** Page extract **

***

# Ford 8630



## gerkendave (Jan 8, 2014)

Hey everyone, just looking for experience with these tractors. Looking at a 2wd powershift to run the vermeer 504m baler. Right now I'm using an old allis 190xt and would like to find something with full powershift with a decent cab for the little ones to come along when needed. Tractor has around 7800 hours and has been nothing but an auger tractor for over 1000 of those hours in the last 7-8 years. Before that it was a dedicated haying tractor, no field work. I planned on checking antifreeze condition but can anyone give me any other things to look at? Thing looks very clean the only wear I can see is the seat is shot. Or is it best to stay away from them for some reason? I've got a ford powered NH windrower that runs much better than any tractor I've been around is one reason I'm considering the blue tractor, otherwise everything else I have is all old orange iron. Thanks in advance.

***

** List of tasks **
[A] Answer these about the Ford 8630 post, one line each:
(i) Which baler does the poster want to run with the tractor?
(ii) About how many hours does the tractor have?
(iii) What is the only wear the poster can see on it?
[B] Keep writing the Ford 8630 forum post from the point where it stops.
The records come from a different source than the post about the Ford 8630.

** Given data **

***

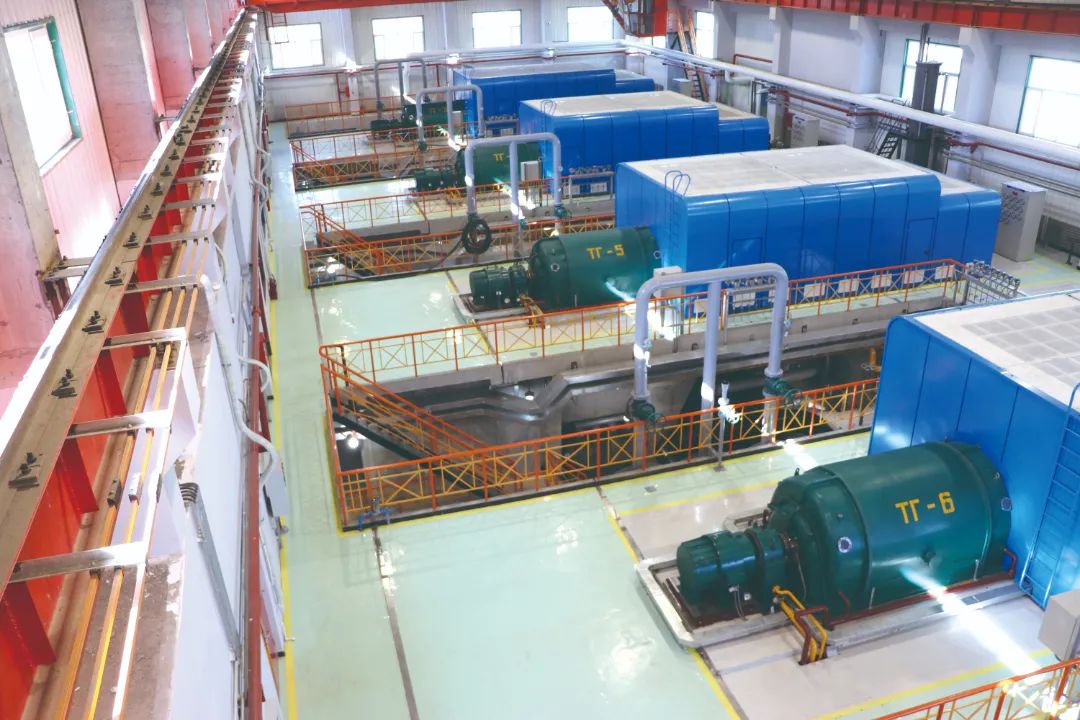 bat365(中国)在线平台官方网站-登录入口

***

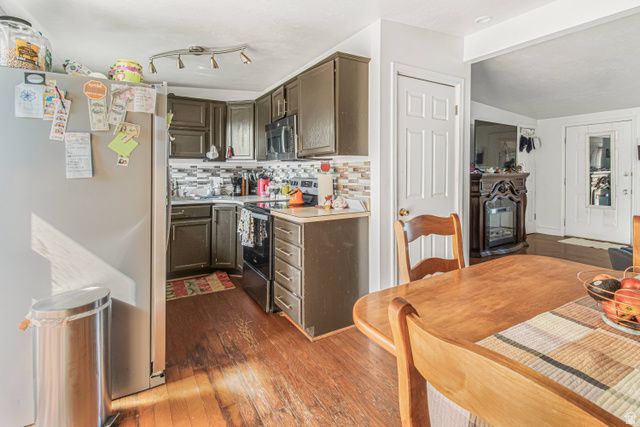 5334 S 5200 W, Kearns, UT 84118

***

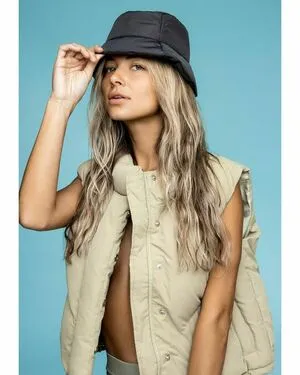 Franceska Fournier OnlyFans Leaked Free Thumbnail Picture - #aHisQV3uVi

***

** Task results **
[A]
(i) A Vermeer 504m baler.
(ii) Around 7800 hours.
(iii) The seat is shot.

[B]
----------



## chevytaHOE5674 (Mar 14, 2015)

Good tractors, I have an 8830 PS. Get it warmed up and run up and down thru the gears and see how it shifts they should all be smooth except the 9-10 shift it will be abrupt and kind of harsh. Check that the coolant filter is present and has been changed (Should be down by the tight cab step).


----------



## gerkendave (Jan 8, 2014)

Thank you.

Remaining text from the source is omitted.